David emigrated from the Soviet Union with his family in 1979 and was shocked by the cuisine he encountered upon arriving in the U.S. as a child.

He says, “Back then my family was used to real, fresh bread and all this homemade food, and we come to America and it’s all Wonder Bread. My parents were like, ‘This is a sponge. What is this? This is not bread.’ We were used to such quality cuisine, and [in the U.S.] it was frozen dinners and all the stuff that was very popular in the ‘70s and ‘80s.”

At LOX, Teyf makes his famous French Toast from the challah made at LOX

The family lived in Atlanta, Georgia before moving to New York. But even the quality of bagels in New York was suffering. David sought to remedy this with one of his culinary ventures, a company he founded in 1999 called New York City Bagels.

At the time, other New York businesses were baking bagels days in advance, often without the use of traditional boiling techniques, whenever they needed to fill a large order, resulting in stale, inauthentic products. David vowed to take a different approach. He filled orders in the morning on the day they were due, regardless of the size of the order.

“Bagels then were processed, machine-made bread flour.

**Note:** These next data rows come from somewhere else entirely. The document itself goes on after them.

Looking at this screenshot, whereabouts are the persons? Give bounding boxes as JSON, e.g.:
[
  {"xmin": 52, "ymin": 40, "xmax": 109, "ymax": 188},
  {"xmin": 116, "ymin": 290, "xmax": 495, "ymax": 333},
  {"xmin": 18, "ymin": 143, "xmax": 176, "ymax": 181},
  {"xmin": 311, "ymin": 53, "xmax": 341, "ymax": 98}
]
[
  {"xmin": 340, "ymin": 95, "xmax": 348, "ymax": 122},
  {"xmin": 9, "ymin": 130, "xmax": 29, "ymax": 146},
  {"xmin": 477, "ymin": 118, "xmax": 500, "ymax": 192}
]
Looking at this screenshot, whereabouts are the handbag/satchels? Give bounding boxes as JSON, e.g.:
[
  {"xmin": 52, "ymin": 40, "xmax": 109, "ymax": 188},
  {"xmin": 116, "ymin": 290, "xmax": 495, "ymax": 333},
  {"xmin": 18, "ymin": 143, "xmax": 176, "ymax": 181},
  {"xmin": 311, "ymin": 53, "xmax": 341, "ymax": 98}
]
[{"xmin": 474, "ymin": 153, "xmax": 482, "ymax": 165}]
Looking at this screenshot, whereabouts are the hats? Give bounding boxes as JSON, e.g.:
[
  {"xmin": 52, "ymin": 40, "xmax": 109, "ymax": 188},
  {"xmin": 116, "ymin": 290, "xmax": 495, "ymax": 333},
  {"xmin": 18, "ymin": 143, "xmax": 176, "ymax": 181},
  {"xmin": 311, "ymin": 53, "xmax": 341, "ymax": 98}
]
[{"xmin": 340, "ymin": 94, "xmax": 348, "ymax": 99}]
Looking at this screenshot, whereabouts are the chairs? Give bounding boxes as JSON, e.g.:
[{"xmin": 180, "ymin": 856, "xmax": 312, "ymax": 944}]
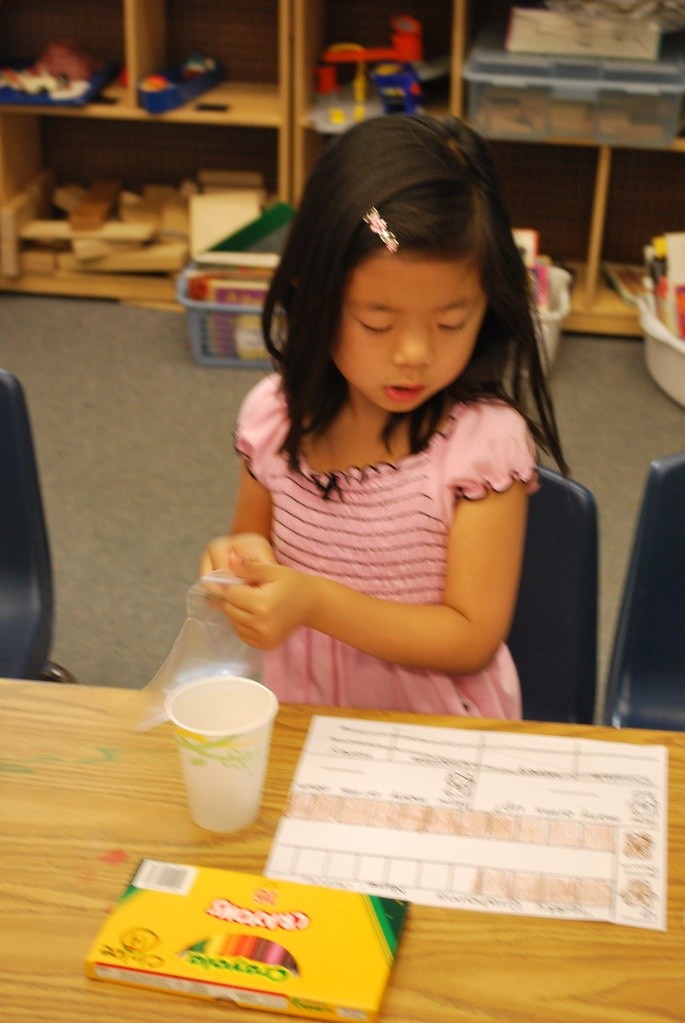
[
  {"xmin": 599, "ymin": 457, "xmax": 684, "ymax": 730},
  {"xmin": 504, "ymin": 465, "xmax": 601, "ymax": 725},
  {"xmin": 0, "ymin": 369, "xmax": 74, "ymax": 685}
]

I started making hand-rolled, kettle-boiled bagels.”

The results were tremendous. David soon counted among his clients every major culinary institution in New York. More likely than not, a truly excellent bagel in New York came from his ovens.

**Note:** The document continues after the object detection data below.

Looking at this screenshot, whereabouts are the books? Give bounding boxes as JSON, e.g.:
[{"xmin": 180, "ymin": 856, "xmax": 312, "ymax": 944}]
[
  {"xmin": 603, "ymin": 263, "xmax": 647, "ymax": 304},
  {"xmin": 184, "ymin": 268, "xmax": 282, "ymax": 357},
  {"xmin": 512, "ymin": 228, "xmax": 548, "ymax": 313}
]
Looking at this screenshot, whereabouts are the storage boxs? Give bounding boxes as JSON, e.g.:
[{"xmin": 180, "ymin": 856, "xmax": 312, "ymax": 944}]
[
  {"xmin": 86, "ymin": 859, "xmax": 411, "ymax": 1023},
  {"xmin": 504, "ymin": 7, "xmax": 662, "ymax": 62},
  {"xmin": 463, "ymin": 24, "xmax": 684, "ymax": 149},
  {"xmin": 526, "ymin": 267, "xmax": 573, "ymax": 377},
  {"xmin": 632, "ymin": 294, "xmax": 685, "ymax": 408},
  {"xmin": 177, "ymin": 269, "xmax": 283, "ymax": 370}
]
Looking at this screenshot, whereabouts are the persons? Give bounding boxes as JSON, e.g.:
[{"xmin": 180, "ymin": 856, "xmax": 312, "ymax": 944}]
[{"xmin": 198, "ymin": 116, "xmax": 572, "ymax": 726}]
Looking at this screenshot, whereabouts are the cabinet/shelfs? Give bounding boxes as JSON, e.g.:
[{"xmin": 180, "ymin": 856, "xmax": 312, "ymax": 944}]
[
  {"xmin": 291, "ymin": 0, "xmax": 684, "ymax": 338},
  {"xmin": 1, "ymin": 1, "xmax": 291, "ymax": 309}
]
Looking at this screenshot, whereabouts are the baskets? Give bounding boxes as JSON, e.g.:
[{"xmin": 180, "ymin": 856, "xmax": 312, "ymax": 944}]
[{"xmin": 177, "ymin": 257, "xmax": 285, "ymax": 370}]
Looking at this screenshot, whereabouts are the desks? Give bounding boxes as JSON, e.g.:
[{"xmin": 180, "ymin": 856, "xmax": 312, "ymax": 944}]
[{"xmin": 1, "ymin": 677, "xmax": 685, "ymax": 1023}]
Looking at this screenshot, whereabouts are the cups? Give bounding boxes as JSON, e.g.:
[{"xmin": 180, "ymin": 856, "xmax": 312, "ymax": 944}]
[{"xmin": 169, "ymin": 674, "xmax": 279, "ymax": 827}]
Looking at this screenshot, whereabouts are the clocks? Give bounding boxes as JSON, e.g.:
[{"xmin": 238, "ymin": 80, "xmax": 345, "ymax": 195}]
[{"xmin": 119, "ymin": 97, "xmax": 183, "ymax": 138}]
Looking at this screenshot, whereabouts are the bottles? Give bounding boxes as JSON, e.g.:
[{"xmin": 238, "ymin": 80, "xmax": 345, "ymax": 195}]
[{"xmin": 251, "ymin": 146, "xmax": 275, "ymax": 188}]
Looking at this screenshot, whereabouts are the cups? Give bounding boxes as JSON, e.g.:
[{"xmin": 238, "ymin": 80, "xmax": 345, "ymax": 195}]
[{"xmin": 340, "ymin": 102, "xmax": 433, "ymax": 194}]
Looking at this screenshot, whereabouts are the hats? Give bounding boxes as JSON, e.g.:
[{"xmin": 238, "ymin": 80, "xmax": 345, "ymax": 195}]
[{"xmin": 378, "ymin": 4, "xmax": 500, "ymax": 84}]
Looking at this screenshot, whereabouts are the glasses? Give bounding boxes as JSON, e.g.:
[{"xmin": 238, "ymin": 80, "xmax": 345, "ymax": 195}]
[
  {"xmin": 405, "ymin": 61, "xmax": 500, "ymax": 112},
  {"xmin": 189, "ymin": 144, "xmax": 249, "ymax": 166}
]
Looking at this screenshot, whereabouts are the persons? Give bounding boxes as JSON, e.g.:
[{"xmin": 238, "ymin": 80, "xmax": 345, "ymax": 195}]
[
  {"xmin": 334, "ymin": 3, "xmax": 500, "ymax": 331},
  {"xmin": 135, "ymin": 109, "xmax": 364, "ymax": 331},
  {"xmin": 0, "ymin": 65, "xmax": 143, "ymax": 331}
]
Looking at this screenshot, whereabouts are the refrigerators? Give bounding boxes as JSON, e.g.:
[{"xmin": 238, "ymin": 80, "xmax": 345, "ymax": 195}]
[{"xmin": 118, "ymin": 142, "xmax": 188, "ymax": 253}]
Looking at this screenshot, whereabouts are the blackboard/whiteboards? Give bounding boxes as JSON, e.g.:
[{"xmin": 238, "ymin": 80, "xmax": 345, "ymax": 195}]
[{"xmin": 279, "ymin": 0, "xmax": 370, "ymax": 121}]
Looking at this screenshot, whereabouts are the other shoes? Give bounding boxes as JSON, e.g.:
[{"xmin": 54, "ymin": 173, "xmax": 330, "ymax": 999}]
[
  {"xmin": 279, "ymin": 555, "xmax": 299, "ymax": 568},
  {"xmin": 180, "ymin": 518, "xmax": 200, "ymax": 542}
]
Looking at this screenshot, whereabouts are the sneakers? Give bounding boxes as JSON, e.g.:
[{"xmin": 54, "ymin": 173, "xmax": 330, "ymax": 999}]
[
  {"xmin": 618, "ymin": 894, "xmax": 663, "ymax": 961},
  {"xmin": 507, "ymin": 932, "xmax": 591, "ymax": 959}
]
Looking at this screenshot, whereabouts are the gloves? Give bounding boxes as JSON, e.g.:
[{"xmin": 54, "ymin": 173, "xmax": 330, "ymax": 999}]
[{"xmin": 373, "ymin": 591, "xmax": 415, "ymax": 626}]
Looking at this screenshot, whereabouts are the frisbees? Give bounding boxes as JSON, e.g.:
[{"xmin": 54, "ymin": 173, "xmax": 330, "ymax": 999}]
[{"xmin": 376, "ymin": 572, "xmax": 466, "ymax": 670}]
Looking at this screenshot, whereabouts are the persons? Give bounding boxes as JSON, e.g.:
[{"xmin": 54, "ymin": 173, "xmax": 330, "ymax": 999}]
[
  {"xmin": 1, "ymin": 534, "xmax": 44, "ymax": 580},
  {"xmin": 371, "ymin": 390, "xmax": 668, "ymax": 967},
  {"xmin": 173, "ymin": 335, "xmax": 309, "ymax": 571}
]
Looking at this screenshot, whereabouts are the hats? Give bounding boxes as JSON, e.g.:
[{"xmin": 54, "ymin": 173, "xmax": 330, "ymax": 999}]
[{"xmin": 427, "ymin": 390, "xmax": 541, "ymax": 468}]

Consistency and Commitment

Through bagel companies, restaurants, catering, and volunteer work, what remains consistent is David’s commitment to family.

His son Tollan remembers, “My dad was a single father, and he always went out of his way to make us eat the best possible food. Same thing he had with his grandparents and his parents–to take [something simple] and make it into something spectacular.”